Before any surgery, ask your surgeon to promise to “orient the specimen” for the pathologist. This means that the surgeon marks the specimen so that the pathologist knows what are the top, the bottom, and the sides of the tissue in relation to your body.
The goal of breast surgery is to remove a mass or lump from your breast.
The challenge is that the nature of cancer is to grow little extensions or “fingers” of cancer that spread into normal appearing tissue. Therefore, if a mass is a cancer (also called a malignant or cancerous lump), the goal is to remove all of the cancer with a rim of normal tissue. This normal looking tissue around a mass or cancer is called a margin. You need a margin of normal tissue to assure that all of the little extensions or “fingers” of the cancer are removed, too.
After your surgery, a pathologist will examine the tissue to be certain that all of the cancer has been removed.
Sometimes a small amount of cancer, so small it cannot be felt or seen without the pathologist’s microscope, will be at the edge of the tissue. This is called a positive margin.
If there is a positive margin, the surgeon must go back to remove more tissue.
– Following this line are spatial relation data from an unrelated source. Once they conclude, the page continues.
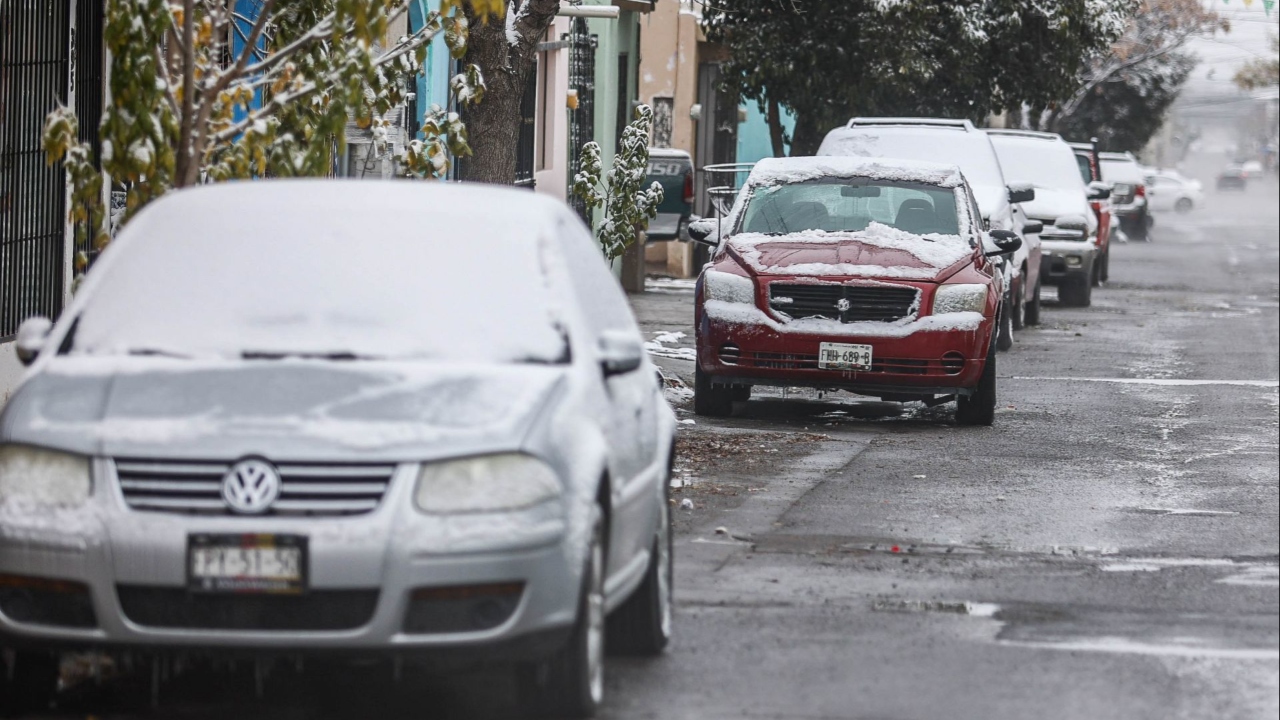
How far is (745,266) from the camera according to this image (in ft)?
47.0

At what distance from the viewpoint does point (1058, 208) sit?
90.6 ft

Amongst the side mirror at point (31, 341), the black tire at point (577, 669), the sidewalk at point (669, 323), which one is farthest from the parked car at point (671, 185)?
the black tire at point (577, 669)

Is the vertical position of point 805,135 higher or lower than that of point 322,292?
higher

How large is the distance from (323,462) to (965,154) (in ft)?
56.6

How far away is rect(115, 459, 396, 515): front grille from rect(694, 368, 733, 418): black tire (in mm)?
8851

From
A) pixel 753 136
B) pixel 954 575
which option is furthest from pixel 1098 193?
pixel 954 575

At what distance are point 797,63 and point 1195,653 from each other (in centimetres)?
2046

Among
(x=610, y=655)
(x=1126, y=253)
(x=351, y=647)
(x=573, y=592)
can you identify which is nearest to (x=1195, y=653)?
(x=610, y=655)

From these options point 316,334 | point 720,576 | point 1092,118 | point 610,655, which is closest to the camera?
point 316,334

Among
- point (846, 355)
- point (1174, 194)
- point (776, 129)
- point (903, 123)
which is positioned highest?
point (903, 123)

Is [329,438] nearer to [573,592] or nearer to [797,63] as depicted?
[573,592]

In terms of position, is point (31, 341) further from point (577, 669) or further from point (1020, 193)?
point (1020, 193)

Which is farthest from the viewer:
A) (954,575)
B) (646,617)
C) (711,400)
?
(711,400)

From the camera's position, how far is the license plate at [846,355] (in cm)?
1393
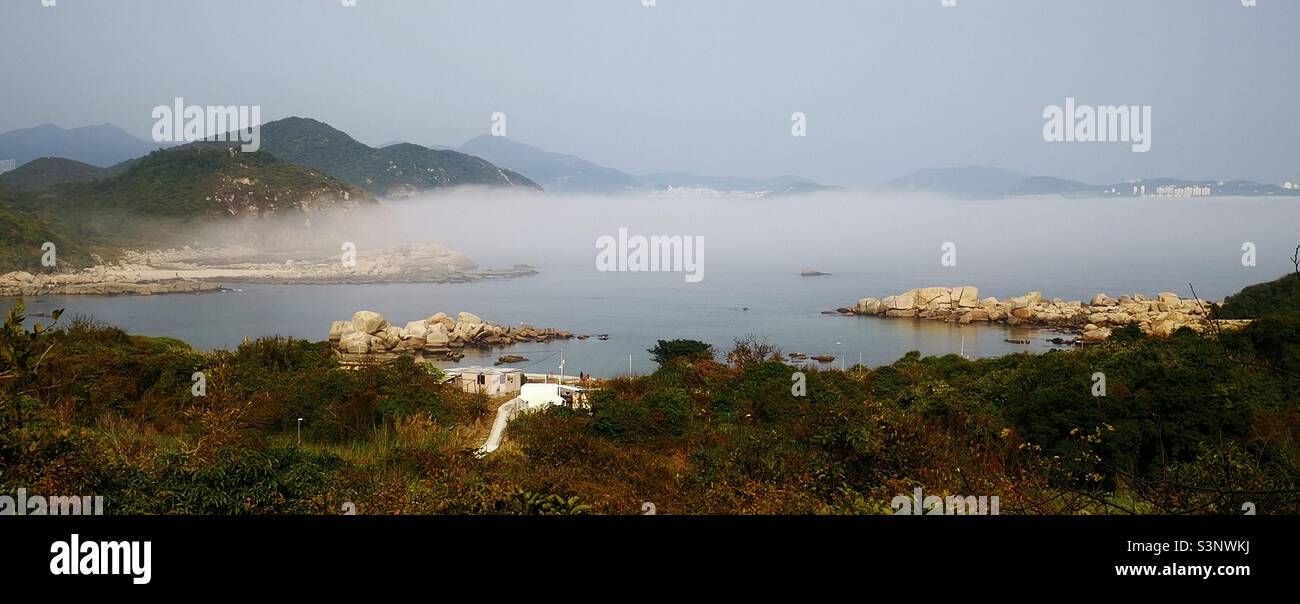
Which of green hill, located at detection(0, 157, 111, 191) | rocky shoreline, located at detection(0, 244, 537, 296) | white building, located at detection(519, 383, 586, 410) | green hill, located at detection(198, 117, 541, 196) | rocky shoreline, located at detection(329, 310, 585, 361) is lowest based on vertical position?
rocky shoreline, located at detection(329, 310, 585, 361)

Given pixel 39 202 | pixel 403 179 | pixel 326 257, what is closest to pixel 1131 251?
pixel 326 257

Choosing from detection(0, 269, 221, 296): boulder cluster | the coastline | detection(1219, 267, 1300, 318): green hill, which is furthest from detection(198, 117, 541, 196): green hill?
detection(1219, 267, 1300, 318): green hill

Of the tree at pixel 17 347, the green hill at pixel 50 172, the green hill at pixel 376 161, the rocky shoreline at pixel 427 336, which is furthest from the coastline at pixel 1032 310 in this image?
the green hill at pixel 50 172

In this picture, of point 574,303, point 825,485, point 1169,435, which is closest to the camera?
point 825,485

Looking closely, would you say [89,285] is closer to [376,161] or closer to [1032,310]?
[1032,310]

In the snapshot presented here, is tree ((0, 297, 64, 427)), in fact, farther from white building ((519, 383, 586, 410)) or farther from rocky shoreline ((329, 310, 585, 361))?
rocky shoreline ((329, 310, 585, 361))

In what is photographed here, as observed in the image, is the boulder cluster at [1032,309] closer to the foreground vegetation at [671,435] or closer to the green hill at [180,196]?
the foreground vegetation at [671,435]
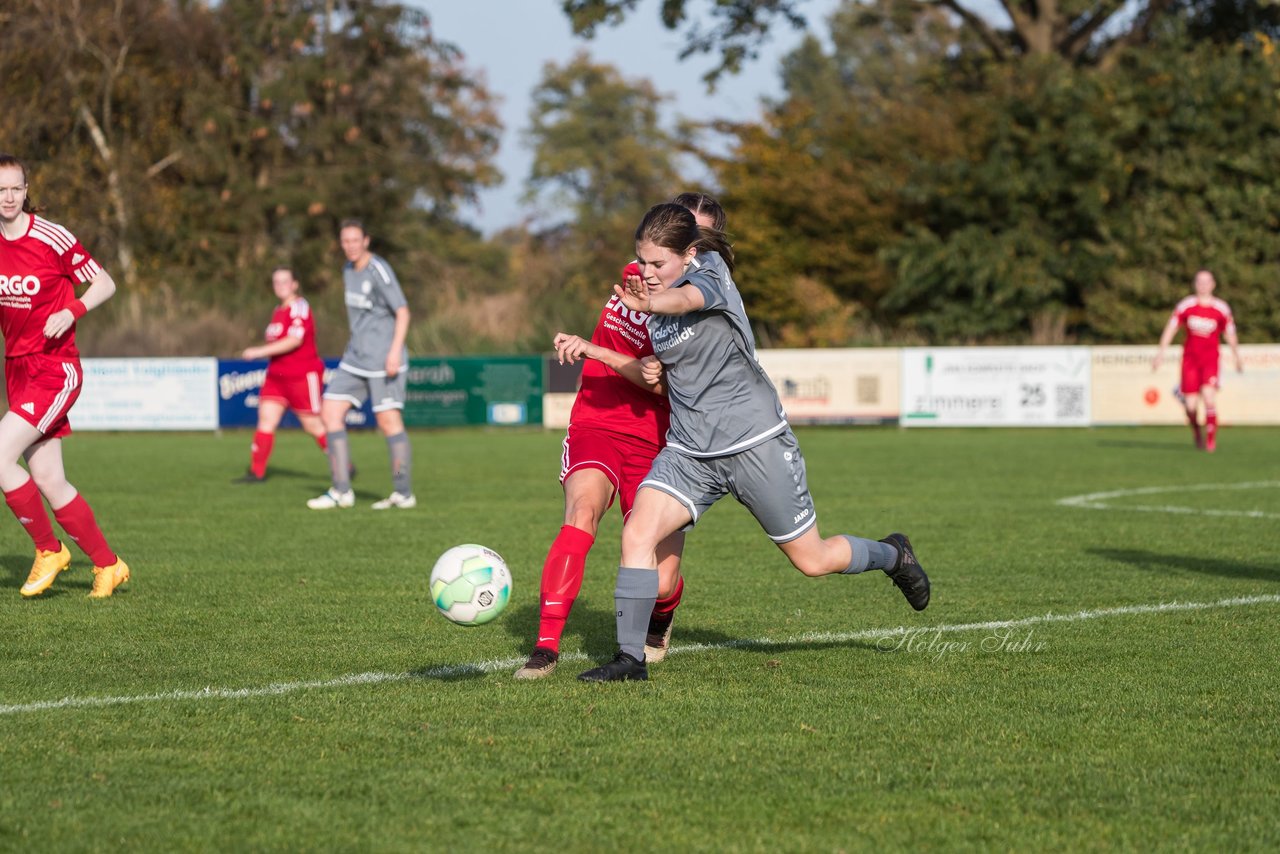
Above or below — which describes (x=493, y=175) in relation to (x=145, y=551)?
above

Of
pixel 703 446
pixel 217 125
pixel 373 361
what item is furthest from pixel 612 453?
pixel 217 125

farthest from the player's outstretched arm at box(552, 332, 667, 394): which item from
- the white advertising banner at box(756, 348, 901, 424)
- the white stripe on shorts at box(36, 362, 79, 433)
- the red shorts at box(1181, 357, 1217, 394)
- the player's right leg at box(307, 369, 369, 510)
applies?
the white advertising banner at box(756, 348, 901, 424)

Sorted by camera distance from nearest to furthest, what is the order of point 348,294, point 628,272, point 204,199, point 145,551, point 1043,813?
point 1043,813 → point 628,272 → point 145,551 → point 348,294 → point 204,199

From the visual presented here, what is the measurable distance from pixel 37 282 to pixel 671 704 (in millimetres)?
3929

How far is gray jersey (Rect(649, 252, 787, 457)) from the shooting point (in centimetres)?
540

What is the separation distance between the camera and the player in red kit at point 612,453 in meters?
5.72

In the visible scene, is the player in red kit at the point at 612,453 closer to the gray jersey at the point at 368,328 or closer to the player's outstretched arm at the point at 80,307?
the player's outstretched arm at the point at 80,307

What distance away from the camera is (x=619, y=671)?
5.43 meters

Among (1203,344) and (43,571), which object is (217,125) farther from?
(43,571)

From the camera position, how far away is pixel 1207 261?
32125 mm

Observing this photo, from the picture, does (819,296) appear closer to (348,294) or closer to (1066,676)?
(348,294)

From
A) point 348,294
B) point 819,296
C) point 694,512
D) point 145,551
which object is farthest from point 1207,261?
point 694,512

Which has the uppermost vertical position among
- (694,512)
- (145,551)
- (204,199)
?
(204,199)

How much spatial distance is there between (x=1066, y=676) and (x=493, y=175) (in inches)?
2059
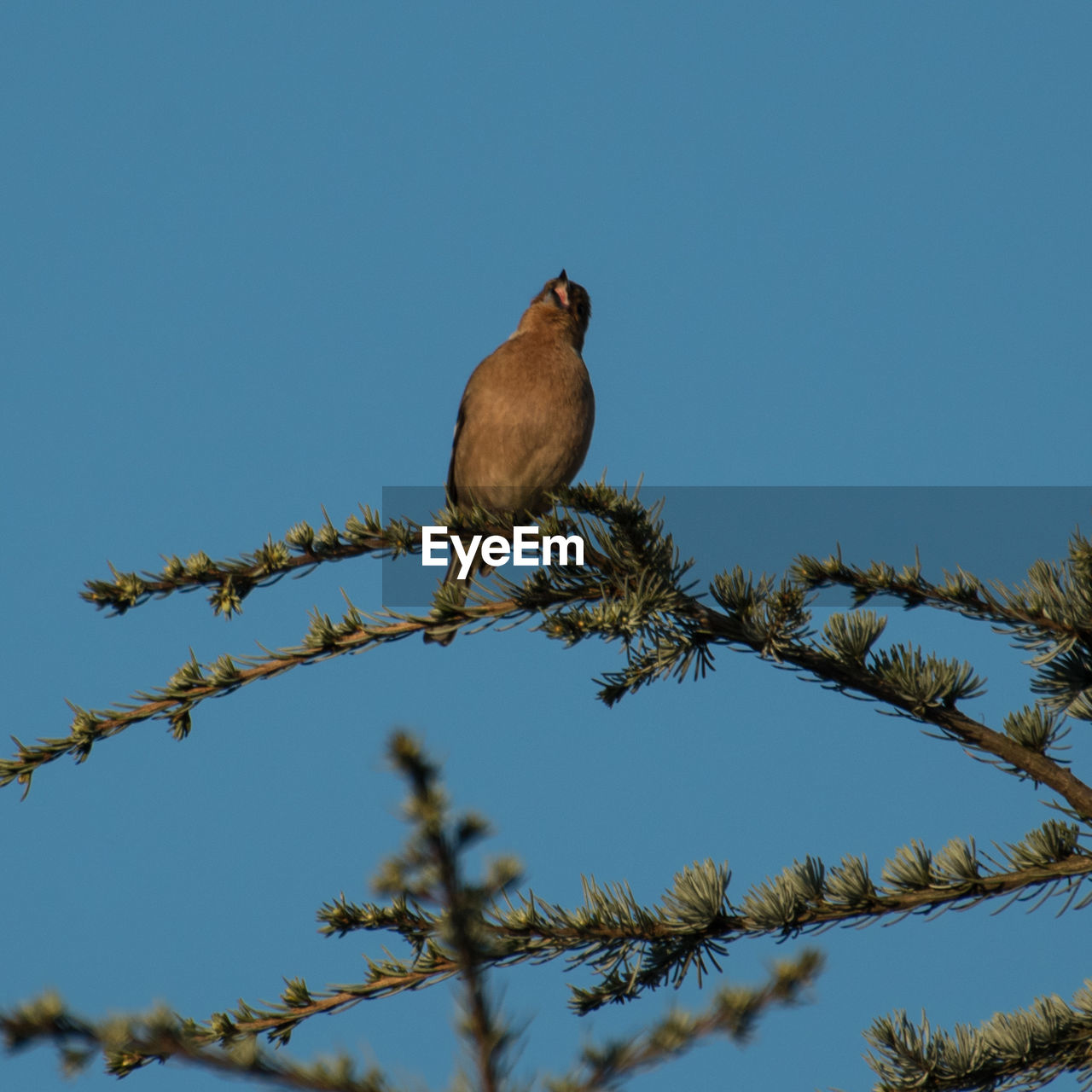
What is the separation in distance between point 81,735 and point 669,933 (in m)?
1.51

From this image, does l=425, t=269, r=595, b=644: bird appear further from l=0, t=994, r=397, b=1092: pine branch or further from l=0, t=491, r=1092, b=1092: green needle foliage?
l=0, t=994, r=397, b=1092: pine branch

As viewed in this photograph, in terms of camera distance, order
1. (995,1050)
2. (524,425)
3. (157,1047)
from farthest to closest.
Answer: (524,425) → (995,1050) → (157,1047)

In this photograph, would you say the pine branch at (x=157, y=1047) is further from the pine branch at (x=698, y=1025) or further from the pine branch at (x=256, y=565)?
the pine branch at (x=256, y=565)

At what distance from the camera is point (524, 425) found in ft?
25.3

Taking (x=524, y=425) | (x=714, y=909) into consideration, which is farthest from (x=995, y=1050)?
(x=524, y=425)

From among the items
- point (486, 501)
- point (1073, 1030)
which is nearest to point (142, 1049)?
point (1073, 1030)

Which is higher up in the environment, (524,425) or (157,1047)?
(524,425)

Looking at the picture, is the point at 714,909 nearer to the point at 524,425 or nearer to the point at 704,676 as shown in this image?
the point at 704,676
This is when it becomes important that the surgeon oriented the specimen.
If the surgeon oriented the specimen, the pathologist can tell your surgeon exactly where the margin is positive and your surgeon can remove just a little more tissue.
However, if your surgeon did not orient the specimen for the pathologist, your surgeon can’t know where to remove more tissue. Then the surgeon will need to remove a lot more tissue all around the site of the cancer and your breast will be unnecessarily deformed.
The surgeon can only orient the specimen at the time when it is removed from your breast. That is why it is important to ask your surgeon to “orient the specimen” during your operation when the cancer is removed.